Exercise brief → Please transcribe every record below exactly, leaving out the pictures.

Dataset entries:

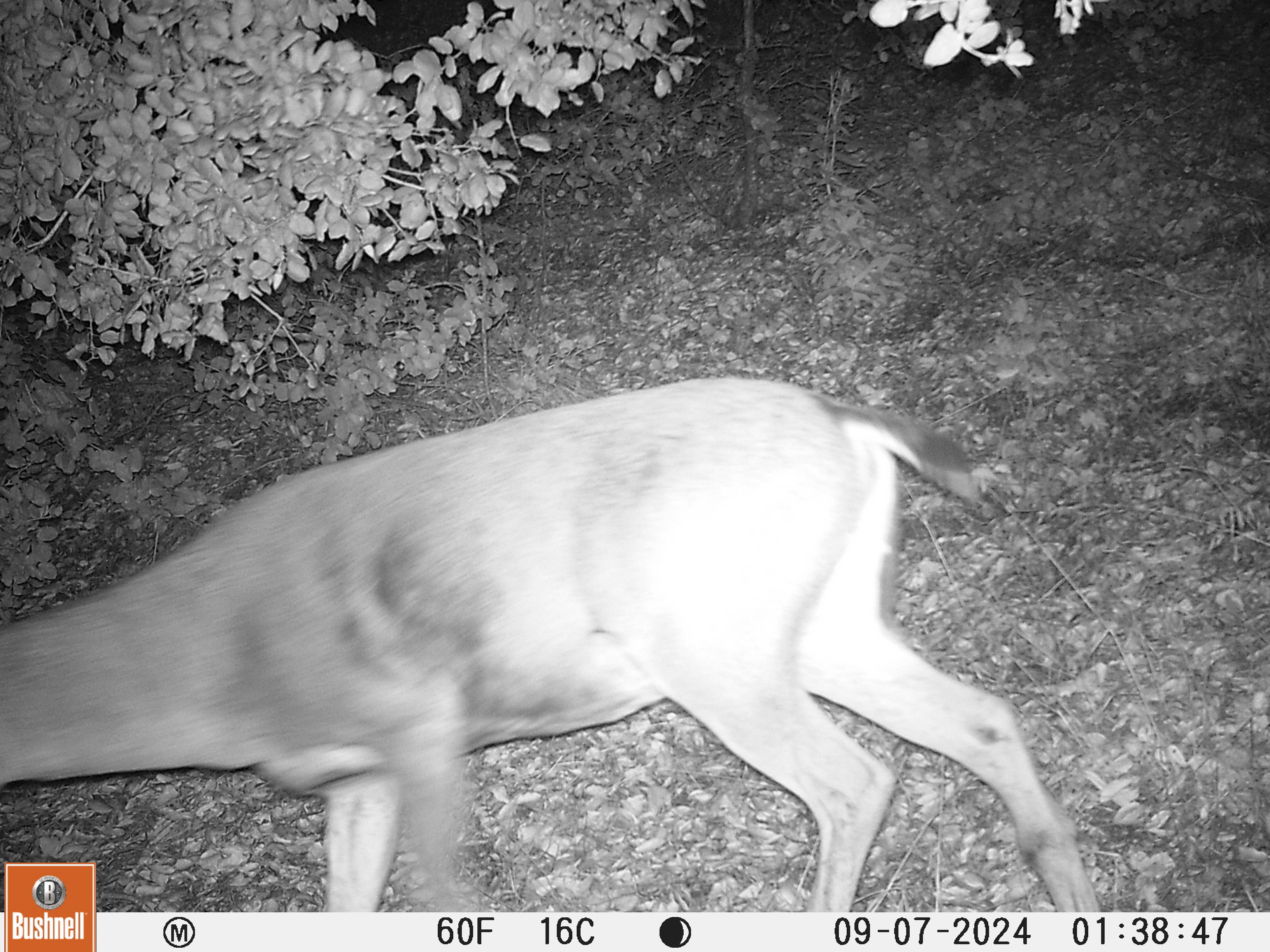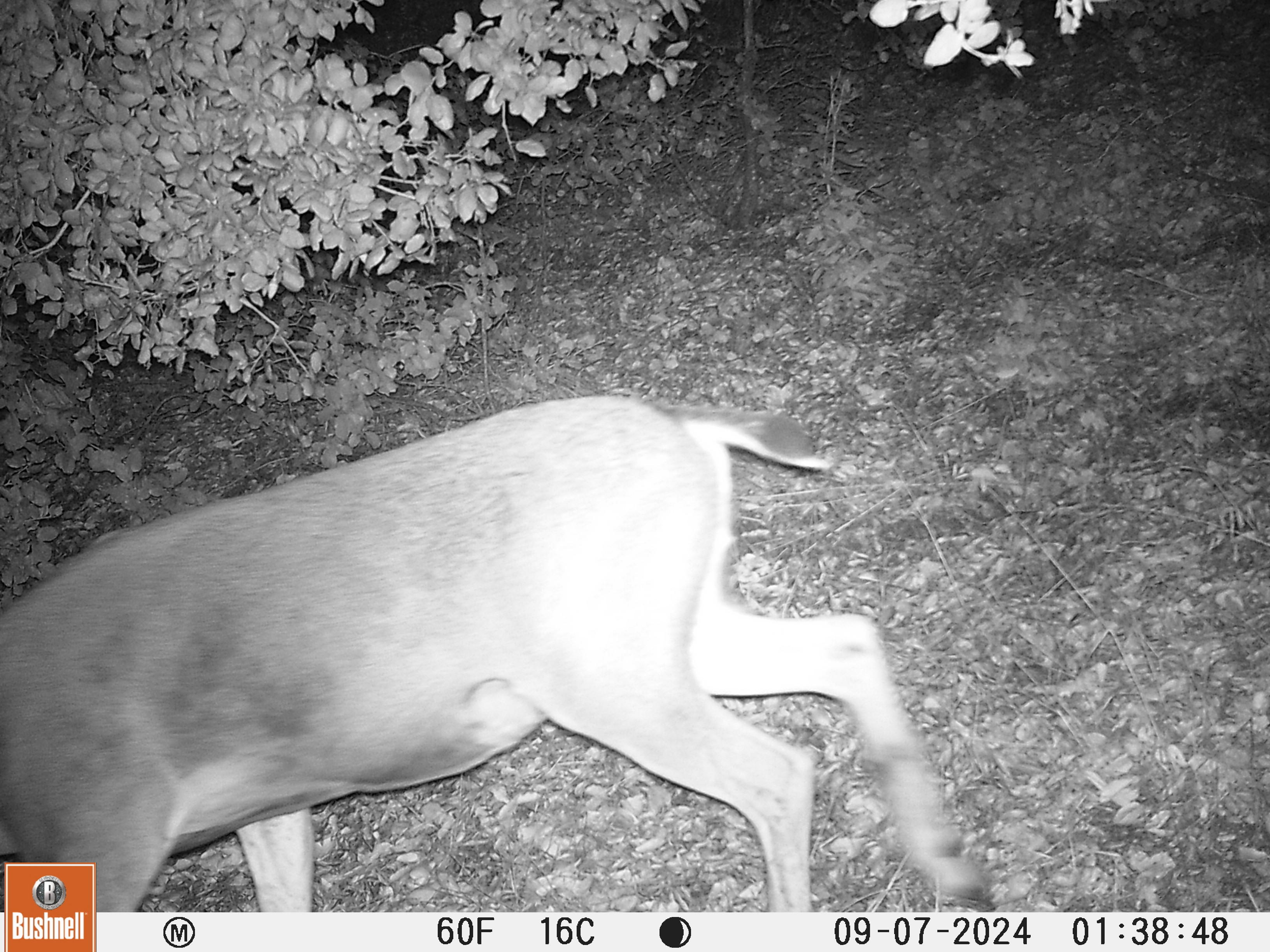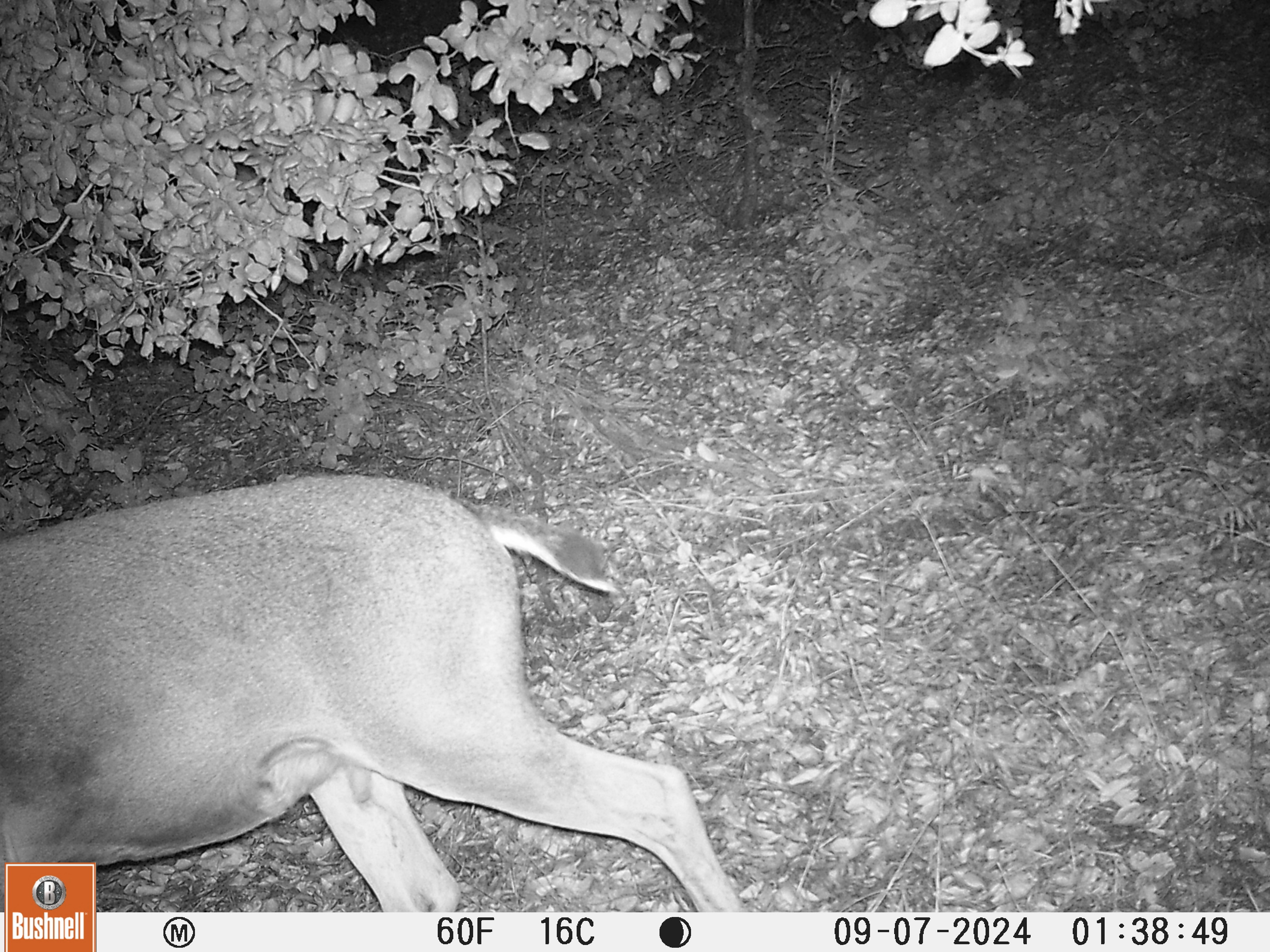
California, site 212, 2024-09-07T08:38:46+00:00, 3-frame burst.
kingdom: Animalia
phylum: Chordata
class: Mammalia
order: Artiodactyla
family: Cervidae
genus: Odocoileus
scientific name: Odocoileus hemionus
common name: mule deer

Reply to the exercise →
California, site 212, 2024-09-07T08:38:46+00:00, 3-frame burst.
kingdom: Animalia
phylum: Chordata
class: Mammalia
order: Artiodactyla
family: Cervidae
genus: Odocoileus
scientific name: Odocoileus hemionus
common name: mule deer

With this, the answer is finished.